INFANTE.— ¡Vaya que tiene un gancho ese joven! Me decía: "Si no consigo la plaza de tenedor de libros o la de oficial quinto, me pasaré las mañanas vendiendo tomates o pimientos en cualquier plazuela. Trescientas sesenta y cinco mañanas dan mucho de sí".

VILLALONGA.— (con vehemencia.) ¿Ese... ese?... Le hemos de ver firmando letras de cambio por miles de miles.

AUGUSTA.— (con entusiasmo.) Amparémosle entre todos. Juremos ampararle. Es el hombre del porvenir, y todos los presentes están en el deber de prestar apoyo al que les da esta lección de arte de la vida.

VILLALONGA.— Acepto la lección, y admiro a ese tipo, por lo mismo que es el reverso de mi medalla, mi revés moral.

OROZCO.— Ese es de los que no necesitan ayuda de nadie. Su propio instinto y su acometividad social le abrirán camino.

MALIBRÁN.— Protejámosle, lo que quiere decir que le proteja Orozco en nombre de todos.
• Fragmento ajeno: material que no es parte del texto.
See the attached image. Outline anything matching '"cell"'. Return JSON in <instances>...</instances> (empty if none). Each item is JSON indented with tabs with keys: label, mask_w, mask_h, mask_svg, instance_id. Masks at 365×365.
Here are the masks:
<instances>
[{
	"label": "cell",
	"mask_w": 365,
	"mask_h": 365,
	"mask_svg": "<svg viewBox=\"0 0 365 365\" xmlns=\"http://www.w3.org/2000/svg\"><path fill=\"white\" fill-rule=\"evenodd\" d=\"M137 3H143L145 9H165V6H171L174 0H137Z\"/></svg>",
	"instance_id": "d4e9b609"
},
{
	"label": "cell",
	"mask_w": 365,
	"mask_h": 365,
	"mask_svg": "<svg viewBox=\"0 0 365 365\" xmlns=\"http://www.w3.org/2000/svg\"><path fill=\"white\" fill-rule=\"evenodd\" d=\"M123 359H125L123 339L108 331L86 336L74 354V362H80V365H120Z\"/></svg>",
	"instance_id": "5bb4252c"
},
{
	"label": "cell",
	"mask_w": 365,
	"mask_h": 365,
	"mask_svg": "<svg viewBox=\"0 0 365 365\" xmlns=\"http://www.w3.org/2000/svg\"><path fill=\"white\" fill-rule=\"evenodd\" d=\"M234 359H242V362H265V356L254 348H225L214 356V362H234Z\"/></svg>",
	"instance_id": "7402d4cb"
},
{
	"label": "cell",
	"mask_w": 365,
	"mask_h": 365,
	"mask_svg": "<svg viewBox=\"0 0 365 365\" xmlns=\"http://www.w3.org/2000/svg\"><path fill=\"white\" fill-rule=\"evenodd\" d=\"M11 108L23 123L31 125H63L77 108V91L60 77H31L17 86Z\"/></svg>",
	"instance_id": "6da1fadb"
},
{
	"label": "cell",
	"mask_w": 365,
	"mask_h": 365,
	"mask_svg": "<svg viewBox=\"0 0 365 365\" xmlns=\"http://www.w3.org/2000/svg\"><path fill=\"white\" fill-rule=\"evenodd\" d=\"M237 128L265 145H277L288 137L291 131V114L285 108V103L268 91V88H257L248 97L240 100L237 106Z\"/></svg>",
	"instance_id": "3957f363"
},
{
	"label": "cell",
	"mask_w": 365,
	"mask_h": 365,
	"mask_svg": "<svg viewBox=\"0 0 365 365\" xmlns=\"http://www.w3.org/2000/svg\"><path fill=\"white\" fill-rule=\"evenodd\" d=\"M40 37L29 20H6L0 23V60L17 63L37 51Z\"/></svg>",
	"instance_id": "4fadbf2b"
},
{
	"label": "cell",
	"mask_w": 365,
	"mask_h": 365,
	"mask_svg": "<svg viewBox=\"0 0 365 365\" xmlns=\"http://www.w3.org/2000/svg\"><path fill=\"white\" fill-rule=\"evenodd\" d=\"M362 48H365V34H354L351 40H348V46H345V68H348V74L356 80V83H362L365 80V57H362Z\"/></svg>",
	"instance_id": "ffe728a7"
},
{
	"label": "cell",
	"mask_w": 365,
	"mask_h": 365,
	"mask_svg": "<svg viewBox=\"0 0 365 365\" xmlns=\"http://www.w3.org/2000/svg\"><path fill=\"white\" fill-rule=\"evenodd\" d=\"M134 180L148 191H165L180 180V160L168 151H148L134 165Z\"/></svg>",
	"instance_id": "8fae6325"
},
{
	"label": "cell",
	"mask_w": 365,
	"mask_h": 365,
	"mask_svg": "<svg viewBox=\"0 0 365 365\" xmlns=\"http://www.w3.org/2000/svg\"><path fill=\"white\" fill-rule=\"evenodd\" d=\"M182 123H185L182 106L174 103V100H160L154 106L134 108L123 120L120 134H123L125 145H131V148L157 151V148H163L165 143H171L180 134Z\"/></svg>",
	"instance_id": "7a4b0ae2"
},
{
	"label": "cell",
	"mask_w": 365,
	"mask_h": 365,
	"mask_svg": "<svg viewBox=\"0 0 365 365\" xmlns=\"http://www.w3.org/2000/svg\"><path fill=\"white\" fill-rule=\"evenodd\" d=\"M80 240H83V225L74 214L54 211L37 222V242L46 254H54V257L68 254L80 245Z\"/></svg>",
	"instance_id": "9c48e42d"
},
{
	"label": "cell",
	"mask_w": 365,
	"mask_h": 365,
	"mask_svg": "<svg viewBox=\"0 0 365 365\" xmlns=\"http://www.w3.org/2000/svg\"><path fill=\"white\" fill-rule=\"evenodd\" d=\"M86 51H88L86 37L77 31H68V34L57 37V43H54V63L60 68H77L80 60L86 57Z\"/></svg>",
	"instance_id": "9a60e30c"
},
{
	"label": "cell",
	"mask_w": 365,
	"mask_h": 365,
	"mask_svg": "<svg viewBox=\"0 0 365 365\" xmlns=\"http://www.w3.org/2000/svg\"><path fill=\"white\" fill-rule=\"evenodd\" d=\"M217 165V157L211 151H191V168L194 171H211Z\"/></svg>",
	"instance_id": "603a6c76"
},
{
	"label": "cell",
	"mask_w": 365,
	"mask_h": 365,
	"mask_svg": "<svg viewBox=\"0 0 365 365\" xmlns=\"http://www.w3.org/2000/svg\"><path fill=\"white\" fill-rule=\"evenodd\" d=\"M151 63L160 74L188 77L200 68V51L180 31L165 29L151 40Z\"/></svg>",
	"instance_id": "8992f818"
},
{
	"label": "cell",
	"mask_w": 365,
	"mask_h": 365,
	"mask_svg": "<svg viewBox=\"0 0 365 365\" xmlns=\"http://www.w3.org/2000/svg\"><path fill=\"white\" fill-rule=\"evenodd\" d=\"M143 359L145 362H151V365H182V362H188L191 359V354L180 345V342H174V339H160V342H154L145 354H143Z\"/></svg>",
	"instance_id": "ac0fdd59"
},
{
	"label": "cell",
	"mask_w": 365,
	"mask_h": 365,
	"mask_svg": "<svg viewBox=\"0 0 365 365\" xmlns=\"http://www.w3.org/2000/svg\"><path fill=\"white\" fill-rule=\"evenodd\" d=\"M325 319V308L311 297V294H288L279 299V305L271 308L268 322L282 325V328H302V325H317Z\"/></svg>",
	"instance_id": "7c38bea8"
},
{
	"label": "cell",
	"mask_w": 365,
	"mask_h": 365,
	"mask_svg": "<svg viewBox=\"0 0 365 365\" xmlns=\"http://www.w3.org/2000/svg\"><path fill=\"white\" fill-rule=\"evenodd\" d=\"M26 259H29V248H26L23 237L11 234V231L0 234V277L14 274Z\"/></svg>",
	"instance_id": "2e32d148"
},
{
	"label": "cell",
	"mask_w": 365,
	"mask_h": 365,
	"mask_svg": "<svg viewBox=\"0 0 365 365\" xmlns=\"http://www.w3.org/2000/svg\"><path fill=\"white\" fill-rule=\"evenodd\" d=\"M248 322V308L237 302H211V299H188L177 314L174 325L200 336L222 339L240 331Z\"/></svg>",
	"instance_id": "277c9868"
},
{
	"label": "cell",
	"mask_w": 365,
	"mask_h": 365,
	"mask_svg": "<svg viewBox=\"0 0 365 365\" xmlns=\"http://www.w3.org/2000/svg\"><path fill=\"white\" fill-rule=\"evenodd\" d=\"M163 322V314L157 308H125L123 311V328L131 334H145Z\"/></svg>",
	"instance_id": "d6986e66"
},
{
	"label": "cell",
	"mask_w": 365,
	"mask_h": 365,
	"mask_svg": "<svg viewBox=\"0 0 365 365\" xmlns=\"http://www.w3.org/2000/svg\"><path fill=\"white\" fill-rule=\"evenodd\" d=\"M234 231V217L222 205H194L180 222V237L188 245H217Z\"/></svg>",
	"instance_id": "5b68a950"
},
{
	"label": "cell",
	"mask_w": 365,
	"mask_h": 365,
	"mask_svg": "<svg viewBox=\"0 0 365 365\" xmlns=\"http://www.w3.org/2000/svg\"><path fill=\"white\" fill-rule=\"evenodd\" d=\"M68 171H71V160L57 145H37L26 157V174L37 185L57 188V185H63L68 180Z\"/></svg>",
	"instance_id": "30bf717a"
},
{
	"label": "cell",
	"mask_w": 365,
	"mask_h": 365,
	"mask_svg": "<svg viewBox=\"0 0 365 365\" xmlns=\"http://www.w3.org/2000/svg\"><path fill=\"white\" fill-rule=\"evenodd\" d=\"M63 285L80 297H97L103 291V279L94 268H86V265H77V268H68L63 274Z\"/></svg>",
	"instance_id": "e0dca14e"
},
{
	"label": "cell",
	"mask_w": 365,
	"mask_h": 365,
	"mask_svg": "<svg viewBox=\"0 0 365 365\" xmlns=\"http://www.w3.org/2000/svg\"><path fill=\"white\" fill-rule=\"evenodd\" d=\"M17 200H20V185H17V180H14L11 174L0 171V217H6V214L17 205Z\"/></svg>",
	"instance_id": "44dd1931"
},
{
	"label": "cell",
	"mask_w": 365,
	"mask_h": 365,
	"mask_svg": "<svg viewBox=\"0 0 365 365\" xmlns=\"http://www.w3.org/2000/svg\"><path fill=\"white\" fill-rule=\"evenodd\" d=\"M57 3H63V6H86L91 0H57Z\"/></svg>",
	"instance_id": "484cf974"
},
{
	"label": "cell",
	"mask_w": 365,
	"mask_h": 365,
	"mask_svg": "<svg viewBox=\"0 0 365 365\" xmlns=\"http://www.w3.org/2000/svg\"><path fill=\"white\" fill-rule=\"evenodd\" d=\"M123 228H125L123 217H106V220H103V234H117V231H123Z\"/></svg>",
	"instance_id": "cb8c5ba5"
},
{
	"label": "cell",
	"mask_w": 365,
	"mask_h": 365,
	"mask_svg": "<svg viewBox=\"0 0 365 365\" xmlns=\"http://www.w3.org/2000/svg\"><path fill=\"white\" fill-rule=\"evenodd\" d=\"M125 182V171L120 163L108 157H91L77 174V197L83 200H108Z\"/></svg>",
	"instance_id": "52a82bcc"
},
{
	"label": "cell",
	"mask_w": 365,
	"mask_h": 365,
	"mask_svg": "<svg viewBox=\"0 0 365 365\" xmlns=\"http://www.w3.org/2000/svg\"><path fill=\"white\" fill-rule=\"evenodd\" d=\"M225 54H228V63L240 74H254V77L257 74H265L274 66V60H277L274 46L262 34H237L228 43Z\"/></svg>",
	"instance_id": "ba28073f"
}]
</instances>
Usted lo favorece, y él nos lo agradecerá a los demás.

Sirven el café.

UN CRIADO.— Un joven está ahí, que pregunta por el señor.

TODOS.— Él, él es.

INFANTE.— ¿Delgadito, mal color, ojos negros, el pelo al rape, gabán muy viejo?

CRIADO.— El mismo.

OROZCO.— (un poco molesto.) ¡Que todos los moscones de Madrid han de caer sobre mí!

AUGUSTA.— (al CRIADO.) Dile que pase al despacho. El señor le recibirá... (A su marido.) Ea, fastídiate, corazón de granito.

OROZCO.— (fingiendo buen humor.) Como recibirle, sí... ¡Pobre tonto! No es cosa de ponerle en la calle. Pero se irá como ha venido. (Por INFANTE.) Este, este métome — en — todo es quien me ha echado el mochuelo.

INFANTE.— Yo no. Recuerdo muy bien que le dije: "Vaya usted mañana"; pero ese es de los que no padecen la enfermedad española del mañana; profesa la teoría de que mañana quiere decir hoy.

VILLALONGA.— ¡Hoy! Dichoso el que sabe agarrarse al hoy antes que pase, porque ese llegará primero que los demás.

MALIBRÁN.— Y encontrando los mejores sitios desocupados, se apoderará de ellos.

AUGUSTA.— No le dejes ir sin esperanzas. Hazlo por mí, por todos los presentes, que tomamos al gran Santanita, al futuro millonario, bajo nuestra alta protección.

OROZCO.— (sonriendo.) Esperanzas sí; todas las que quiera, pero realidades no podrá sacar de mí. Me sacudiré la mosca... No sé qué se figuran... Francamente, es cosa de traer a casa una pareja de Orden Público. Yo aseguro a ustedes que este impertinente no volverá más por aquí. (Toma el café de un sorbo y sale.)